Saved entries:

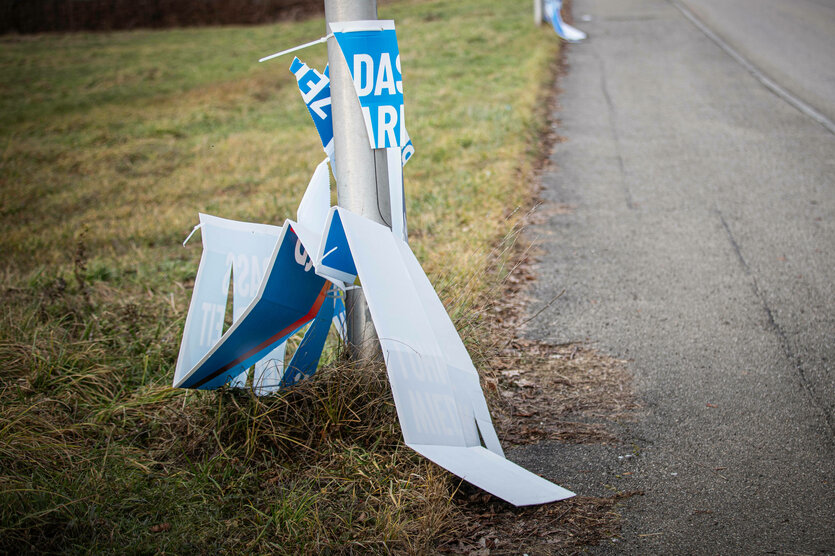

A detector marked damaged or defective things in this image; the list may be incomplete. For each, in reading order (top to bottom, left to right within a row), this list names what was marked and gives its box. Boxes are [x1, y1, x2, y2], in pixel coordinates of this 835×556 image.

broken campaign sign [330, 20, 404, 149]
torn banner [544, 0, 588, 43]
broken campaign sign [544, 0, 588, 43]
broken campaign sign [314, 207, 576, 504]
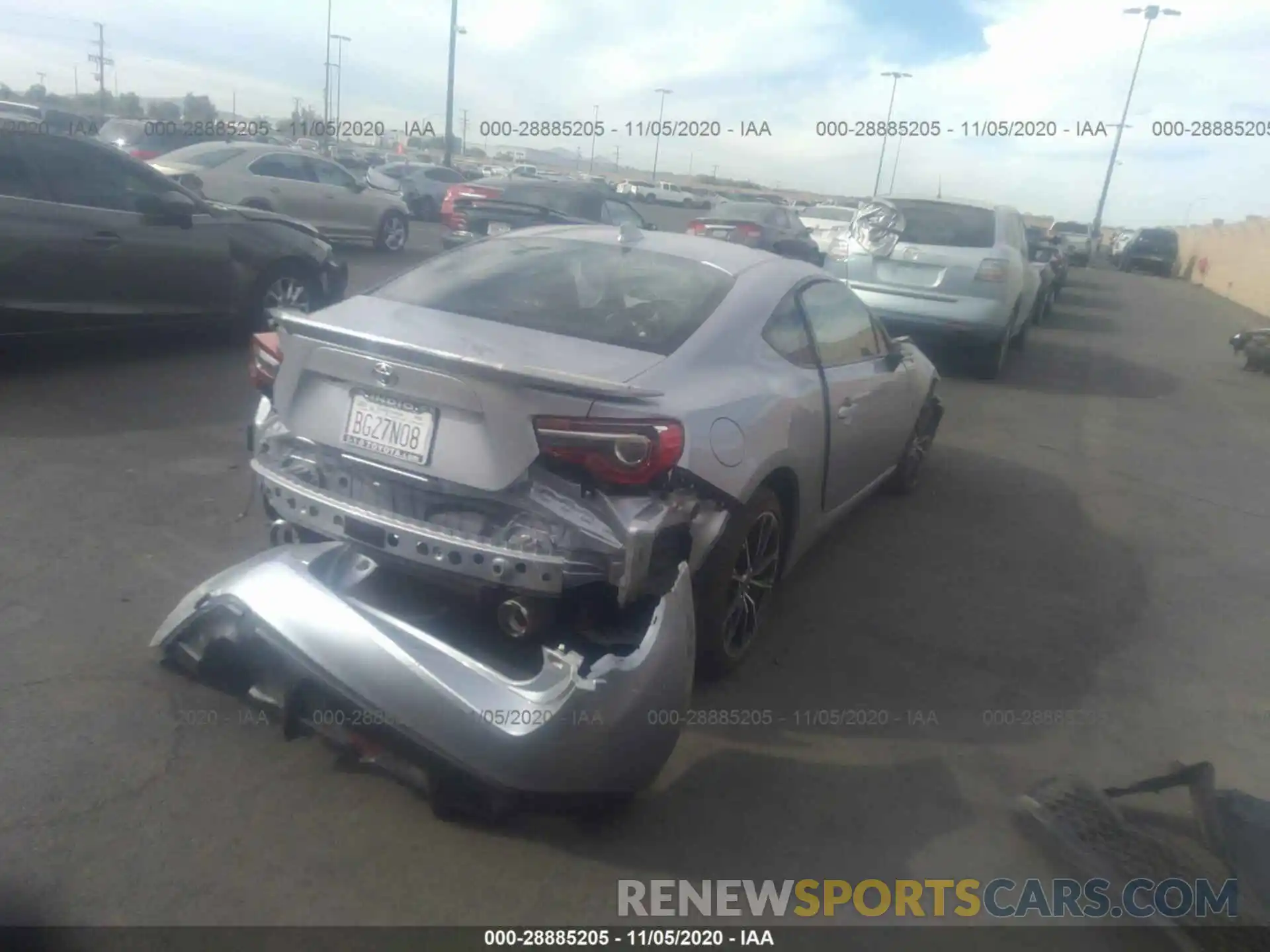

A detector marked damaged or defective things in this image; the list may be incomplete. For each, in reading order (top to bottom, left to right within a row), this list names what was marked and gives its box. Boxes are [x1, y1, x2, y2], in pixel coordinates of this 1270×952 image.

crumpled metal panel [848, 198, 909, 258]
damaged rear end [155, 540, 700, 817]
broken bumper cover [156, 543, 706, 797]
crumpled metal panel [156, 543, 706, 797]
detached rear bumper [156, 543, 706, 797]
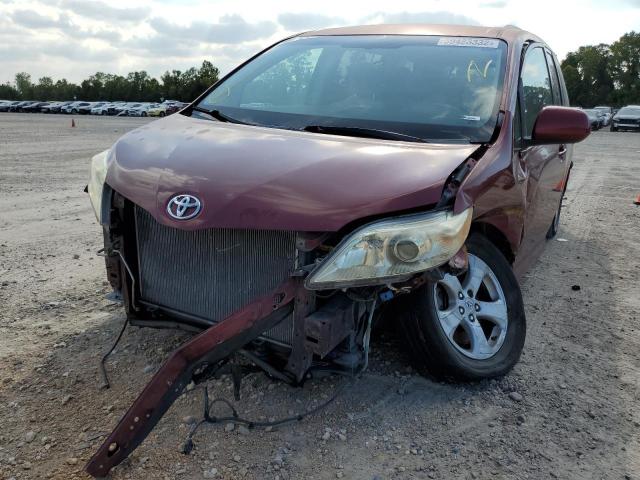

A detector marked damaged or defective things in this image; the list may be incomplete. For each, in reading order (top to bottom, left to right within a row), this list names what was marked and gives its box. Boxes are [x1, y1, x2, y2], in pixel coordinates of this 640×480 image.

broken headlight assembly [87, 148, 113, 223]
broken headlight assembly [304, 208, 470, 290]
detached bumper reinforcement bar [84, 278, 300, 476]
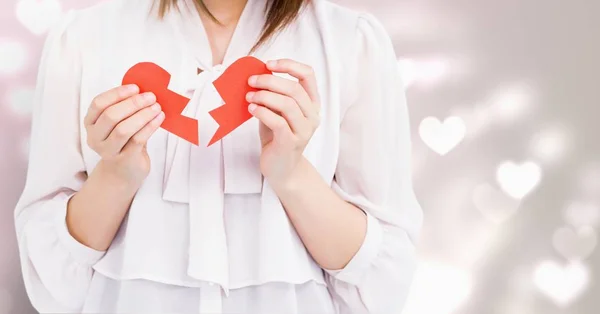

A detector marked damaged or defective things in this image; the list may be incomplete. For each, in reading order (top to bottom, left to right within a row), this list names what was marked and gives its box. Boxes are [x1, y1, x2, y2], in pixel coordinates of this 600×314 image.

torn red heart [122, 62, 199, 146]
torn red heart [207, 55, 270, 146]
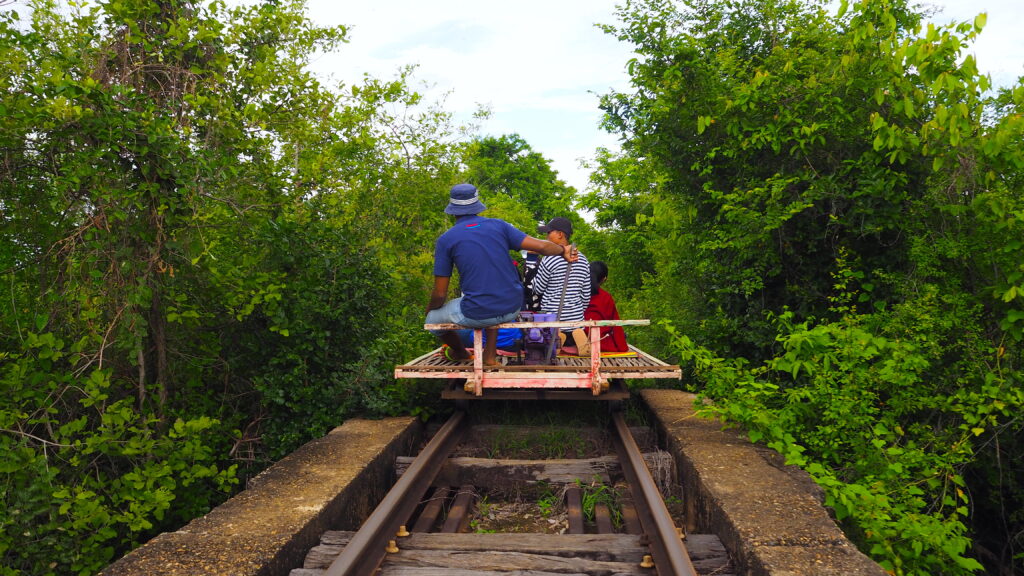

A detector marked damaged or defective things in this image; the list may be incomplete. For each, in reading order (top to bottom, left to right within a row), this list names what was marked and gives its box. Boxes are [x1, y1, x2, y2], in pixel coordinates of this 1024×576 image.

rusty rail surface [323, 407, 468, 573]
rusty rail surface [610, 407, 700, 573]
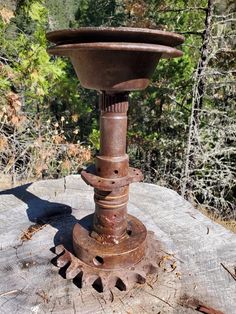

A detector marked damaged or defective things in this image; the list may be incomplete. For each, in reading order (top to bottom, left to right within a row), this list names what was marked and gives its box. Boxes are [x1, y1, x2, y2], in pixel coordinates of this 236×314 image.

### To do
Transcribe the data completely. No pictures should appear in the transcription.

### Result
A detector marked damaged or defective things in this image; the list may be incomplete. For each, in reading order (top to bottom, left to right within a row), this list names what was marked and gives its box. Boxes are [x1, y1, x2, y2], in pixel coordinates of this 835×556 image.

broken campaign sign [330, 20, 404, 149]
torn banner [544, 0, 588, 43]
broken campaign sign [544, 0, 588, 43]
broken campaign sign [314, 207, 576, 504]

A detector marked damaged or defective things in this image; the list may be incomplete. For each, in reading order (top to bottom, left to right within a row), this list names what was marked and gives its box. Boxes are [x1, y1, x2, y2], in pixel coordinates of this 1270×952 image.

crumpled metal panel [848, 198, 909, 258]
damaged rear end [155, 540, 700, 817]
broken bumper cover [156, 543, 706, 797]
crumpled metal panel [156, 543, 706, 797]
detached rear bumper [156, 543, 706, 797]

A detector marked damaged or defective things in this image; the list may be incomplete. For each, in reading order (top to bottom, left to right within a row), this list names what was marked and gives its box. Boxes are [x1, y1, x2, y2], in pixel coordinates of this 640×480 image.

broken headlight assembly [87, 148, 113, 223]
broken headlight assembly [304, 208, 470, 290]
detached bumper reinforcement bar [84, 278, 300, 476]

A detector marked damaged or defective things in this image; the list may be incomplete. For each, in reading order (top to bottom, left to right within a row), this list names what was marked and gives its box. Boxes are [x1, y1, x2, y2], in pixel coordinates of this 600×314 image.

torn red heart [122, 62, 199, 146]
torn red heart [207, 55, 270, 146]

A detector marked damaged or defective things in this image; the list may be incomplete. For each, in reading order (top to bottom, left to right within a row), this list names what was marked and gives its box. Boxes are [x1, y1, x2, y2], in pixel coordinates of this 1024×576 image.

rusty rail surface [323, 407, 468, 573]
rusty rail surface [610, 407, 700, 573]

A detector marked damaged or defective things in this image; the list may be incomplete. For each, in reading order (top to bottom, left to right within a row), this list names what was marked and gives its box. Boxes are [x1, y1, x2, y2], in pixel coordinates of this 236×314 image.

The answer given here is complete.